IGP-M deve subir mais em junho, prevê FGV

O coordenador de Análises Econômicas da Fundação Getúlio Vargas (FGV), Salomão Quadros, afirmou nesta quarta-feira (30) à Agência Estado que há poucas chances de o Índice Geral de Preços ao Mercado (IGP-M) continuar próximo da estabilidade no mês de junho. Segundo ele, as variações de 0,04%, verificadas em abril e no mês seguinte, não deverão se repetir, por conta de alguns movimentos localizados.

De acordo com Quadros, fatores, como um enfraquecimento da queda dos preços agrícolas do atacado e uma pressão maior dos reajustes à mão-de-obra da construção civil, poderão trazer variações um pouco maiores em junho para o indicador geral. Tais contribuições positivas deverão aparecer no Índice de Preços ao Atacado (IPA), que representa 60% do resultado do IGP-M, e no Índice Nacional de Custo da Construção (INCC), que representa 10% do resultado total.
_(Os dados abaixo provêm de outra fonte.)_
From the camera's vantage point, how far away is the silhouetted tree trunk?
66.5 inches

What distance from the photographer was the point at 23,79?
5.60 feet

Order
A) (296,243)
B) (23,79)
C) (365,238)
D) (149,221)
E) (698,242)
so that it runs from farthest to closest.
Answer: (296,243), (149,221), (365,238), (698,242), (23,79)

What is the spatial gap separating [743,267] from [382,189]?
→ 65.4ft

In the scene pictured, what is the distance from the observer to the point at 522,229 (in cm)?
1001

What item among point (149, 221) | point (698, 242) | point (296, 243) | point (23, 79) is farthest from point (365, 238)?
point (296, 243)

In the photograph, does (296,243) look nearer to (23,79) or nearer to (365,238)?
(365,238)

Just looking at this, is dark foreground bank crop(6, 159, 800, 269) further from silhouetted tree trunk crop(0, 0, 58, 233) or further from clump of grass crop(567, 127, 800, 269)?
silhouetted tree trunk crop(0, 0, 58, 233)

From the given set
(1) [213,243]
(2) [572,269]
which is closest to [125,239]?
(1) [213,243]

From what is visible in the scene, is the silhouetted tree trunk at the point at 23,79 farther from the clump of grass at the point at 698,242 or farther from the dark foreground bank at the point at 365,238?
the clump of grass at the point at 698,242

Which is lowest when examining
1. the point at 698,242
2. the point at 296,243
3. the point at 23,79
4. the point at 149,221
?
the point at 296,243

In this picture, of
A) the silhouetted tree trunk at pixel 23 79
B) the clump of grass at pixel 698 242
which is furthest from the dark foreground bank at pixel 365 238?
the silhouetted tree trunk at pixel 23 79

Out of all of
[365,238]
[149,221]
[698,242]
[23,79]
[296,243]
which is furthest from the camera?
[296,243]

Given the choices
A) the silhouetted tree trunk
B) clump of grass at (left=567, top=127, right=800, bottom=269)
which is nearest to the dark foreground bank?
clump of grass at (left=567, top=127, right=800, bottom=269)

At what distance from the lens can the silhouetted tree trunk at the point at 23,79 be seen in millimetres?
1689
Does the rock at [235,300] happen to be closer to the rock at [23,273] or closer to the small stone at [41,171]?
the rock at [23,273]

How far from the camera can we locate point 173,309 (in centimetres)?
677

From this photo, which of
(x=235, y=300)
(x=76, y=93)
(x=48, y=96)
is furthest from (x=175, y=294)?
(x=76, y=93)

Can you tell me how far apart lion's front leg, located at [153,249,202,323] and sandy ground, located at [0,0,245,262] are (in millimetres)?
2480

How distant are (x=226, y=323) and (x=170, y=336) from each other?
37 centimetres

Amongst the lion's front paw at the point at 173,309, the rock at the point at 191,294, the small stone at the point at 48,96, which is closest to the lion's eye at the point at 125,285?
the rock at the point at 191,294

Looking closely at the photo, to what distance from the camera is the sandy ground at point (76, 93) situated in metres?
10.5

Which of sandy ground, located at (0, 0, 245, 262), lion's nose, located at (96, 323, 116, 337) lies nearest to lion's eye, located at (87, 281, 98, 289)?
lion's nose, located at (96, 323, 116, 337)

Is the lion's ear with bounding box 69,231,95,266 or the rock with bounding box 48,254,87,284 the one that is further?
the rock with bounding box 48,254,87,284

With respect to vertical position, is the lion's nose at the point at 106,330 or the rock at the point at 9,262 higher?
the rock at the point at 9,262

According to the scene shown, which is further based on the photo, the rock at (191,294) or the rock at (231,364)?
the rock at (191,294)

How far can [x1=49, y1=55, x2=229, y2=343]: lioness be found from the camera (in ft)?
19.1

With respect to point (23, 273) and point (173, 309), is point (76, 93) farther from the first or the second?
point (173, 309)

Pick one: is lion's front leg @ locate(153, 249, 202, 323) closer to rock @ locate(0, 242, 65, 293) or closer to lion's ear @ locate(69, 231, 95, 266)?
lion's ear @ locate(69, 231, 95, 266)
"Um resultado para o IGP-M tão próximo de zero, como o observado em abril e maio, é pouco provável em junho", comentou Quadros. "Tudo porque a contribuição, principalmente dos in natura em queda, deve diminuir no atacado. Além disso, há uma concentração de reajustes na construção civil, que devem aparecer até com mais força no INCC. Isto, inclusive, poderá ser um dos destaques em junho", acrescentou, sem definir uma projeção exata para o IGP-M do próximo mês.

Cenário tranqüilo

Apesar desta informação, Quadros fez questão de salientar que a inflação continua a apresentar um cenário bastante favorável. Ele manteve hoje a expectativa de que o IGP-M fique próximo a 4% no final de 2007. "Isso já pode ser observado no indicador acumulado de 12 meses", disse, referindo-se à variação do índice geral no período, que passou de 4,75% em abril para 4,40% em maio. "Deve continuar em desaceleração e chegar próximo dos 4%", frisou.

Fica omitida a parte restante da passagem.